Something that separates the three species of elephants is that Asian elephants are the only elephant species with subspecies. African savanna elephants and African forest elephants are considered separate species due to their genes.
Subspecies are subgroups within a species with different characteristics from each other, as recognized by scientists. Our team is here to share the subspecies of Asian elephants, and some of the differences are between them.
The subspecies of Asian Elephants
One of the most recognized subspecies of Asian elephants is the Indian elephant. They account for the majority of Asian elephants. These elephants are smaller in size compared to the African elephants.

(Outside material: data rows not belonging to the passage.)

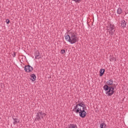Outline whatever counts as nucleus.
<instances>
[{
    "mask_svg": "<svg viewBox=\"0 0 128 128\" xmlns=\"http://www.w3.org/2000/svg\"><path fill=\"white\" fill-rule=\"evenodd\" d=\"M78 102L80 103L76 104V106L73 109V112H75L76 114L79 113L80 118H86V104H84V102H80V100H78Z\"/></svg>",
    "mask_w": 128,
    "mask_h": 128,
    "instance_id": "1",
    "label": "nucleus"
},
{
    "mask_svg": "<svg viewBox=\"0 0 128 128\" xmlns=\"http://www.w3.org/2000/svg\"><path fill=\"white\" fill-rule=\"evenodd\" d=\"M68 34L67 33V34H65V40L70 42L72 44H76V42H78V36L76 35V33L74 32H70Z\"/></svg>",
    "mask_w": 128,
    "mask_h": 128,
    "instance_id": "2",
    "label": "nucleus"
},
{
    "mask_svg": "<svg viewBox=\"0 0 128 128\" xmlns=\"http://www.w3.org/2000/svg\"><path fill=\"white\" fill-rule=\"evenodd\" d=\"M44 116H46V114L44 112H42V111L38 112L36 114V117L34 119L36 122H40V120H42V118L44 120Z\"/></svg>",
    "mask_w": 128,
    "mask_h": 128,
    "instance_id": "3",
    "label": "nucleus"
},
{
    "mask_svg": "<svg viewBox=\"0 0 128 128\" xmlns=\"http://www.w3.org/2000/svg\"><path fill=\"white\" fill-rule=\"evenodd\" d=\"M107 30L109 31V34L110 36H112L114 34V32H116V26L114 24H109L107 26Z\"/></svg>",
    "mask_w": 128,
    "mask_h": 128,
    "instance_id": "4",
    "label": "nucleus"
},
{
    "mask_svg": "<svg viewBox=\"0 0 128 128\" xmlns=\"http://www.w3.org/2000/svg\"><path fill=\"white\" fill-rule=\"evenodd\" d=\"M114 94V88L112 86H110L109 90L106 92V94L109 96H112L113 94Z\"/></svg>",
    "mask_w": 128,
    "mask_h": 128,
    "instance_id": "5",
    "label": "nucleus"
},
{
    "mask_svg": "<svg viewBox=\"0 0 128 128\" xmlns=\"http://www.w3.org/2000/svg\"><path fill=\"white\" fill-rule=\"evenodd\" d=\"M24 70L26 72H30L34 70V68L30 65H26L24 66Z\"/></svg>",
    "mask_w": 128,
    "mask_h": 128,
    "instance_id": "6",
    "label": "nucleus"
},
{
    "mask_svg": "<svg viewBox=\"0 0 128 128\" xmlns=\"http://www.w3.org/2000/svg\"><path fill=\"white\" fill-rule=\"evenodd\" d=\"M120 26L122 28H124L126 26V22L124 20H122L120 22Z\"/></svg>",
    "mask_w": 128,
    "mask_h": 128,
    "instance_id": "7",
    "label": "nucleus"
},
{
    "mask_svg": "<svg viewBox=\"0 0 128 128\" xmlns=\"http://www.w3.org/2000/svg\"><path fill=\"white\" fill-rule=\"evenodd\" d=\"M34 56H35V58L36 60H40V51L38 50H36L34 52Z\"/></svg>",
    "mask_w": 128,
    "mask_h": 128,
    "instance_id": "8",
    "label": "nucleus"
},
{
    "mask_svg": "<svg viewBox=\"0 0 128 128\" xmlns=\"http://www.w3.org/2000/svg\"><path fill=\"white\" fill-rule=\"evenodd\" d=\"M30 80H32V82H34V80H36V74H31L30 75Z\"/></svg>",
    "mask_w": 128,
    "mask_h": 128,
    "instance_id": "9",
    "label": "nucleus"
},
{
    "mask_svg": "<svg viewBox=\"0 0 128 128\" xmlns=\"http://www.w3.org/2000/svg\"><path fill=\"white\" fill-rule=\"evenodd\" d=\"M68 128H78V126L76 124H70L68 125Z\"/></svg>",
    "mask_w": 128,
    "mask_h": 128,
    "instance_id": "10",
    "label": "nucleus"
},
{
    "mask_svg": "<svg viewBox=\"0 0 128 128\" xmlns=\"http://www.w3.org/2000/svg\"><path fill=\"white\" fill-rule=\"evenodd\" d=\"M114 83V81L112 79H110L107 82V86H112V84Z\"/></svg>",
    "mask_w": 128,
    "mask_h": 128,
    "instance_id": "11",
    "label": "nucleus"
},
{
    "mask_svg": "<svg viewBox=\"0 0 128 128\" xmlns=\"http://www.w3.org/2000/svg\"><path fill=\"white\" fill-rule=\"evenodd\" d=\"M110 86H108V85H104V90H106V92H108V90H110Z\"/></svg>",
    "mask_w": 128,
    "mask_h": 128,
    "instance_id": "12",
    "label": "nucleus"
},
{
    "mask_svg": "<svg viewBox=\"0 0 128 128\" xmlns=\"http://www.w3.org/2000/svg\"><path fill=\"white\" fill-rule=\"evenodd\" d=\"M13 120H14V122H13L14 125L16 124H18V122H20V120H18V118H13Z\"/></svg>",
    "mask_w": 128,
    "mask_h": 128,
    "instance_id": "13",
    "label": "nucleus"
},
{
    "mask_svg": "<svg viewBox=\"0 0 128 128\" xmlns=\"http://www.w3.org/2000/svg\"><path fill=\"white\" fill-rule=\"evenodd\" d=\"M104 72H105L104 69V68L100 69V76H104Z\"/></svg>",
    "mask_w": 128,
    "mask_h": 128,
    "instance_id": "14",
    "label": "nucleus"
},
{
    "mask_svg": "<svg viewBox=\"0 0 128 128\" xmlns=\"http://www.w3.org/2000/svg\"><path fill=\"white\" fill-rule=\"evenodd\" d=\"M100 128H106V123H102L100 124Z\"/></svg>",
    "mask_w": 128,
    "mask_h": 128,
    "instance_id": "15",
    "label": "nucleus"
},
{
    "mask_svg": "<svg viewBox=\"0 0 128 128\" xmlns=\"http://www.w3.org/2000/svg\"><path fill=\"white\" fill-rule=\"evenodd\" d=\"M122 12V8H118L117 10V14H121Z\"/></svg>",
    "mask_w": 128,
    "mask_h": 128,
    "instance_id": "16",
    "label": "nucleus"
},
{
    "mask_svg": "<svg viewBox=\"0 0 128 128\" xmlns=\"http://www.w3.org/2000/svg\"><path fill=\"white\" fill-rule=\"evenodd\" d=\"M113 60H116V58L114 57H112L110 58V62H112Z\"/></svg>",
    "mask_w": 128,
    "mask_h": 128,
    "instance_id": "17",
    "label": "nucleus"
},
{
    "mask_svg": "<svg viewBox=\"0 0 128 128\" xmlns=\"http://www.w3.org/2000/svg\"><path fill=\"white\" fill-rule=\"evenodd\" d=\"M64 52H66V50H64L63 49V50H61V53L62 54H64Z\"/></svg>",
    "mask_w": 128,
    "mask_h": 128,
    "instance_id": "18",
    "label": "nucleus"
},
{
    "mask_svg": "<svg viewBox=\"0 0 128 128\" xmlns=\"http://www.w3.org/2000/svg\"><path fill=\"white\" fill-rule=\"evenodd\" d=\"M74 2H80L82 0H72Z\"/></svg>",
    "mask_w": 128,
    "mask_h": 128,
    "instance_id": "19",
    "label": "nucleus"
},
{
    "mask_svg": "<svg viewBox=\"0 0 128 128\" xmlns=\"http://www.w3.org/2000/svg\"><path fill=\"white\" fill-rule=\"evenodd\" d=\"M6 22L7 24H10V20L8 19L6 20Z\"/></svg>",
    "mask_w": 128,
    "mask_h": 128,
    "instance_id": "20",
    "label": "nucleus"
},
{
    "mask_svg": "<svg viewBox=\"0 0 128 128\" xmlns=\"http://www.w3.org/2000/svg\"><path fill=\"white\" fill-rule=\"evenodd\" d=\"M12 56H13V58L16 57V52H14V54H12Z\"/></svg>",
    "mask_w": 128,
    "mask_h": 128,
    "instance_id": "21",
    "label": "nucleus"
}]
</instances>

The average Indian elephant bull (male) can grow about 21 feet long and 10 feet tall.
Their ears are also notably smaller and grow about five feet. These elephants have a lighter skin pigmentation - ranging from greyish to black.
Due to habitat loss, human-elephant conflict, fragmentation and poaching, Indian elephants are currently listed as endangered. The IUCN's Red List reports around 26,000 to 30,000 Indian elephants are left in the world.

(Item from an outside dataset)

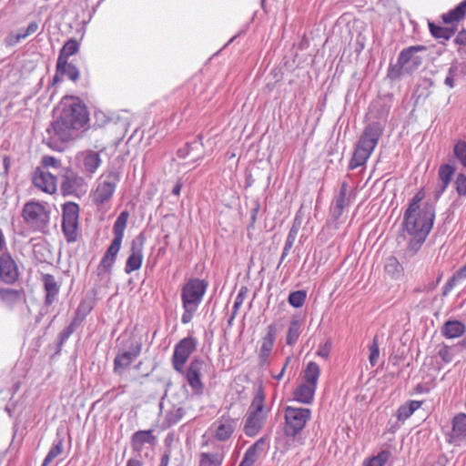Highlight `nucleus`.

The Sumatran elephants are considered to be the smallest subspecies of Asian elephants. They can grow to be about 10 feet tall and 20 feet long. Sumatran elephants are only found on the Sumatran Islands in Indonesia. They are the largest land mammal in Indonesia. The mountain area and coastal lowland forests are their home.
A Sumatran elephant’s location is not the only thing that distinguishes them from other Asian elephants. This kind of elephant is different in appearance. It has a much lighter skin pigmentation than other Asian elephants and is nearly bald. Their lighter skin has helped them blend in with the environment.
Although their lighter skin gives them an advantage in the wild, their populations are decreasing. The Sumatran elephants are currently listed as critically endangered. Deforestation, habitat loss and human-elephant conflict are to blame for decreasing numbers. There are about 2,400 to 2,800 Sumatran elephants left in the world.
Sri Lankan elephants
The third subspecies of Asian elephants are the Sri Lanka elephants. These elephants are considered to be the largest and darkest subspecies of Asian elephants. The average size that an adult Sri Lankan elephant gets is 11.5 feet tall.
These elephants are found on the Island of Sri Lanka - it is located off the southern coast of India. Sri Lankan elephants once live throughout the whole island, but now their population is concentrated in the lowland regions.
As of right now, Sri Lankan elephants are endangered. Deforestation and human-elephant conflicts have caused these elephant populations to decrease. There are 2,500 to 4,000 Sri Lankan elephants left in the world. These elephants are currently protected under the Sri Lankan Law that puts the death penalty on anyone who kills one of these elephants.